This Circular in its entirety is produced as follows:
- Prohibition on dealing in Virtual Currencies (VCs) Reserve Bank has repeatedly
through its public notices on December 24, 2013, February 01, 2017, and December
05, 2017, cautioned users, holders, and traders of virtual currencies, including
Bitcoins, regarding various risks associated in dealing with such virtual
currencies.
- Given the associated risks, it has been decided that, with immediate effect,
entities regulated by the Reserve Bank shall not deal in VCs or provide services
for facilitating any person or entity in dealing with or settling VCs. Such
services include maintaining accounts, registering, trading, settling, clearing,
giving loans against virtual tokens, accepting them as collateral, opening
accounts of exchanges dealing with them, and transferring/receipt money in
accounts relating to the purchase/sale of VCs.
- Regulated entities that already provide such services shall exit the
relationship within three months from the date of this circular.

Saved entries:
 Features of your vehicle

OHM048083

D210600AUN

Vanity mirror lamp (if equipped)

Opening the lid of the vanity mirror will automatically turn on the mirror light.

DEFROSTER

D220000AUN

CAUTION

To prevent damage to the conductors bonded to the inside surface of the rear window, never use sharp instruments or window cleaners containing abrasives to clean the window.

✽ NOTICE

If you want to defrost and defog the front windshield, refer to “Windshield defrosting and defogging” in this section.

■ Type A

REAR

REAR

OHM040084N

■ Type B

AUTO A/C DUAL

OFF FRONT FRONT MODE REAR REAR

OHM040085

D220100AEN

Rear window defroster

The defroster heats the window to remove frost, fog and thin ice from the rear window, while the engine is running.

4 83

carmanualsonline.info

--

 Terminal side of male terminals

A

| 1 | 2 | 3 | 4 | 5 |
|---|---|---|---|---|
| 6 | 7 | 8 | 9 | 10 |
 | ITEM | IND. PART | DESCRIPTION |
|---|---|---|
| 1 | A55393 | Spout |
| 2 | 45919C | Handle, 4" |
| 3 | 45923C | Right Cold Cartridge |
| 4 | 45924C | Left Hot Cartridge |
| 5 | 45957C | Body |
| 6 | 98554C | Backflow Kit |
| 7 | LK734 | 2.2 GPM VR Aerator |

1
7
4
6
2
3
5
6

---

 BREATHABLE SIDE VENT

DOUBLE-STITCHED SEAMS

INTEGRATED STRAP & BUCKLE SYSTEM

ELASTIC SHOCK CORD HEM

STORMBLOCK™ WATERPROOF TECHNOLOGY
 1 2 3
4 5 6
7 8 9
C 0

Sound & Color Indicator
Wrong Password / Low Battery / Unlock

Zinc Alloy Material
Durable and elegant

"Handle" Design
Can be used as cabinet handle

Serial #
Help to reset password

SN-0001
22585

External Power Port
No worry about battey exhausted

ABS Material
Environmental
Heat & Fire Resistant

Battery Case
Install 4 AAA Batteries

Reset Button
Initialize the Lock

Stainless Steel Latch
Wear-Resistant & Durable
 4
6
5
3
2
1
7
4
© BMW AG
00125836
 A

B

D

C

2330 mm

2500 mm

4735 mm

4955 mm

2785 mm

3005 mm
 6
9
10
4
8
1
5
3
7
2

▶ [TASK OBJECTIVE] Condense the paragraph of the virtual currency circular that begins "Given the associated risks" into a brief bulleted list that preserves its main facts.

▶ [TASK OUTPUT]
- Effective immediately, entities regulated by the Reserve Bank may not deal in virtual currencies (VCs).
- They also may not provide services that help any person or entity deal in or settle VCs.
- Prohibited services include:
  - maintaining accounts
  - registering
  - trading
  - settling
  - clearing
  - lending against virtual tokens or accepting them as collateral
  - opening accounts for exchanges that deal in VCs
  - transferring or receiving money in accounts tied to buying or selling VCs